[Prompt]: Please lay out every line of the listing below as a Markdown table with the columns Row and Line, numbering the lines and skipping blank ones. Leave the pictures out of the table.

· · · · · · ·

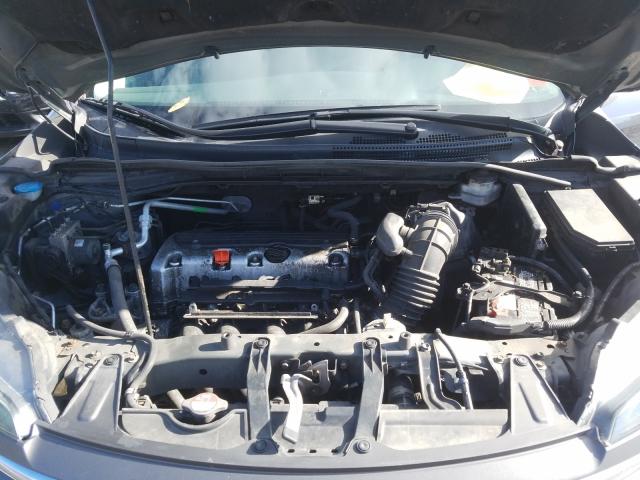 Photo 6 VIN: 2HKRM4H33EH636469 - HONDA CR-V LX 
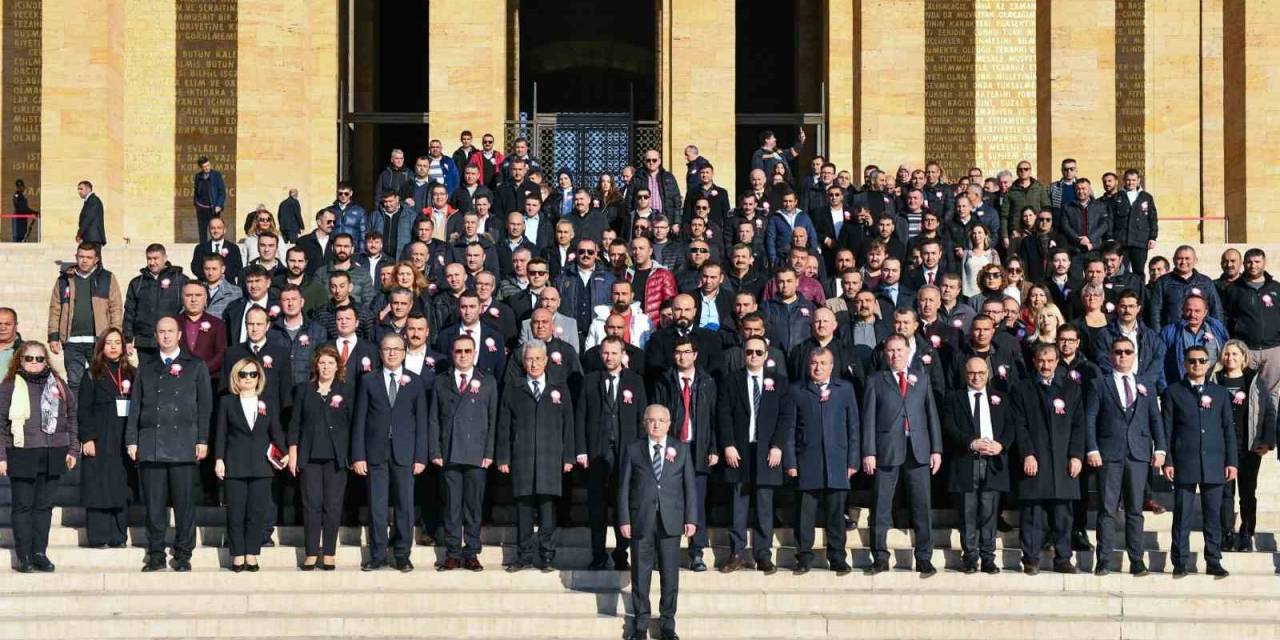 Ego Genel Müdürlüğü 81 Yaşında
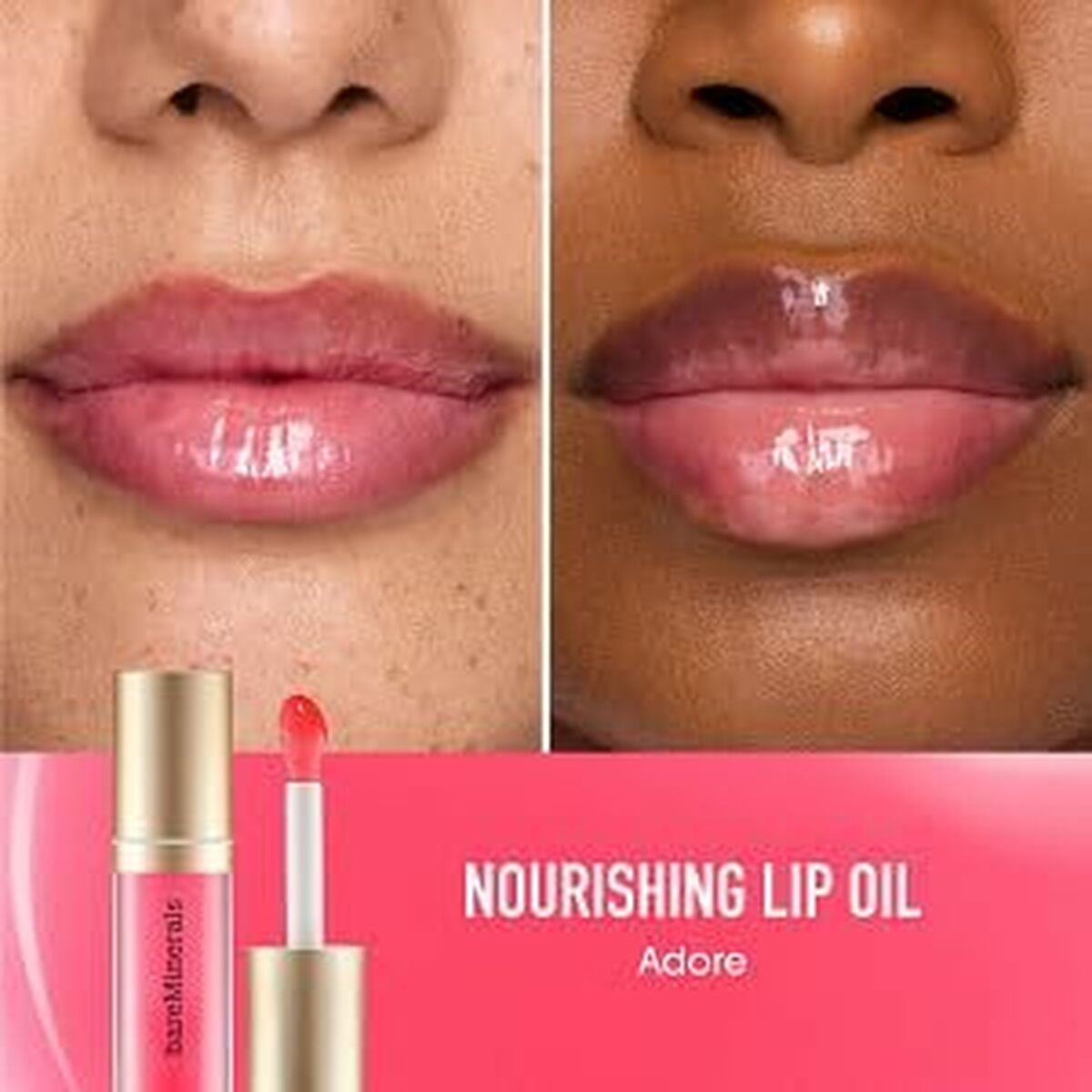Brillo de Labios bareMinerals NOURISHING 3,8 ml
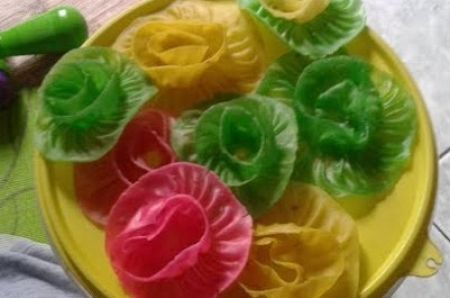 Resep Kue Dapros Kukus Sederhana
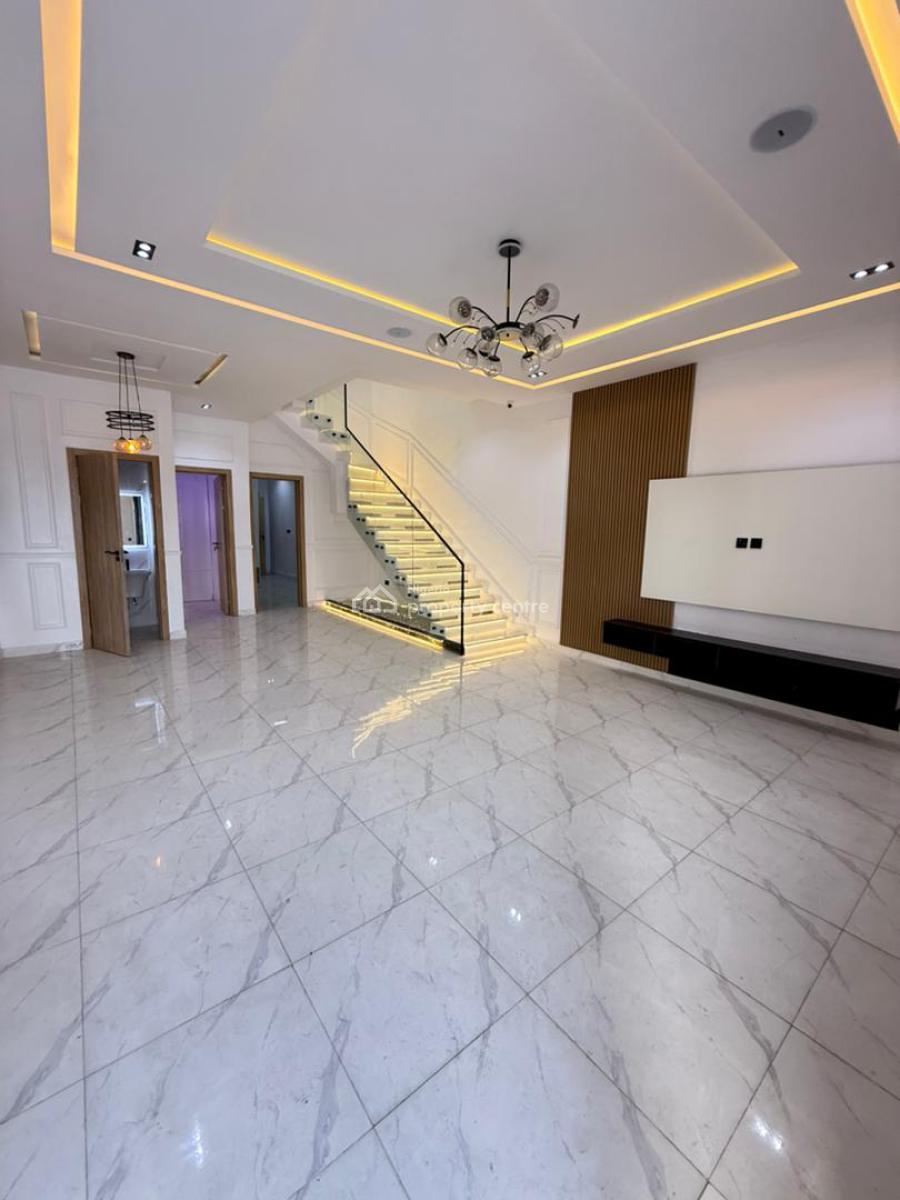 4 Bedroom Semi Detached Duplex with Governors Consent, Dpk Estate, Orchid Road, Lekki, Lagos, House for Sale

· · · · · · ·

[Written response]:
| Row | Line |
|---|---|
| 1 |  Photo 6 VIN: 2HKRM4H33EH636469 - HONDA CR-V LX  |
| 2 |  Ego Genel Müdürlüğü 81 Yaşında |
| 3 | Brillo de Labios bareMinerals NOURISHING 3,8 ml |
| 4 |  Resep Kue Dapros Kukus Sederhana |
| 5 |  4 Bedroom Semi Detached Duplex with Governors Consent, Dpk Estate, Orchid Road, Lekki, Lagos, House for Sale |